* AUFGABENLISTE *
(a) Wiederhole aus dem Textausschnitt über die Krippe im Haus „Lebensfreude“ wortgetreu den Teil zwischen „Christian Nerlich, Geschäftsführer“ und „mit Fachkompetenz ein.“, beide eingeschlossen.
(b) Gib den Absatz im Textausschnitt, der mit „Mindestens ebenso wichtig“ beginnt, als kurze Stichpunktliste wieder, ohne seine wesentlichen Fakten zu verlieren.

* TEXTAUSSCHNITT *
◆ ◆ ◆ ◆ ◆

Christian Nerlich, Geschäftsführer der „Lebensfreude”, ist begeistert. „Ich wollte schon in meiner Zivildienstzeit einen solchen Kurs anbieten”, sagt er und ist darum froh, dass die Rurdorfer Krippenfreunde für sein Ansinnen direkt offen waren. Denn es geht um mehr als einen Schmuck für die Tagespflege: Neben dem wohltuenden Miteinander und einem bereichernden Angebot für die Tagespflege wird die Feinmotorik geschult. Alte Fertigkeiten, die längst vergessen schienen, kommen wieder zum Vorschein. Ein ehemaliger Anstreicher etwa, der sich für den Krippenbau gemeldet hatte, erkannte: „Das muss anders gemacht werden!“ Er ergriff die Initiative und brachte sich beim Bemalen der Fassade mit Fachkompetenz ein.
Mindestens ebenso wichtig: Krippen wecken Erinnerungen und Gefühle. „Es kommen so viele Emotionen hoch aus der Kindheit und auch der jüngsten Vergangenheit. Das hätte ich so nie erwartet“, sagt Hans-Peter Kempen sichtlich bewegt. So wollte eine Teilnehmerin auf keinen Fall „Ihr Kinderlein, kommet“ bei der Krippeneinweihung singen. „In diesem Jahr ist meine Mutter gestorben“, vertraute sie dem Krippenbaumeister an, „und wenn wir das singen, muss ich weinen.“
Als die Figuren – die Heilige Familie im Zentrum, flankiert von Hirten und Schafen, sowie die bereits anreisenden drei heiligen Könige – platziert waren, stand schon fest: Das wird nicht der letzte „Schliff“ an der neuen Krippe im Haus „Lebensfreude“ gewesen sein. „Wir sind schon gefragt worden“, verrät Hans-Peter Kempen lächelnd, „ob wir im nächsten Jahr die Krippe in einem neuen Workshop erweitern möchten.“ Und Potenzial gibt es noch einiges: Eine Brücke etwa könnte sich der Krippenbaumeister vorstellen. Oder einen Wasserlauf. Sicher werden die Rurdorfer Krippenfreunde mit Unterstützung des Lebensfreude-Teams 2024 passende Ideen entwickeln.

◆ ◆ ◆ ◆ ◆

Auszug aus einem Datensatz:
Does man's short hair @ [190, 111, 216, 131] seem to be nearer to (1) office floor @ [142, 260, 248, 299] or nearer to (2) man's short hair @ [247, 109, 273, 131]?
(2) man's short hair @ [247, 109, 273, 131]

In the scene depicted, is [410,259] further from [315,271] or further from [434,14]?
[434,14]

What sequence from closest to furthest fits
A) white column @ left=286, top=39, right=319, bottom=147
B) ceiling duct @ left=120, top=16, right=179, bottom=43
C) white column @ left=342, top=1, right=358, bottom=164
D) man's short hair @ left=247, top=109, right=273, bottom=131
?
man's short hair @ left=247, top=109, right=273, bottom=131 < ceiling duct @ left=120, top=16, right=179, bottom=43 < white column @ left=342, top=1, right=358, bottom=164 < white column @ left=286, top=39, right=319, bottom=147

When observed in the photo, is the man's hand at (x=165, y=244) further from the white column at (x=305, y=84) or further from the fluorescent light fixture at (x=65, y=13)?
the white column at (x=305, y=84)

◆ ◆ ◆ ◆ ◆

* LÖSUNGEN *
(a)
Christian Nerlich, Geschäftsführer der „Lebensfreude”, ist begeistert. „Ich wollte schon in meiner Zivildienstzeit einen solchen Kurs anbieten”, sagt er und ist darum froh, dass die Rurdorfer Krippenfreunde für sein Ansinnen direkt offen waren. Denn es geht um mehr als einen Schmuck für die Tagespflege: Neben dem wohltuenden Miteinander und einem bereichernden Angebot für die Tagespflege wird die Feinmotorik geschult. Alte Fertigkeiten, die längst vergessen schienen, kommen wieder zum Vorschein. Ein ehemaliger Anstreicher etwa, der sich für den Krippenbau gemeldet hatte, erkannte: „Das muss anders gemacht werden!“ Er ergriff die Initiative und brachte sich beim Bemalen der Fassade mit Fachkompetenz ein.

(b)
- Krippen wecken Erinnerungen und Gefühle.
- Laut Hans-Peter Kempen kommen viele Emotionen aus der Kindheit und der jüngsten Vergangenheit hoch. Das hätte er so nie erwartet.
- Eine Teilnehmerin wollte bei der Krippeneinweihung auf keinen Fall „Ihr Kinderlein, kommet“ singen.
- Sie vertraute dem Krippenbaumeister an, dass ihre Mutter in diesem Jahr gestorben sei und sie bei dem Lied weinen müsse.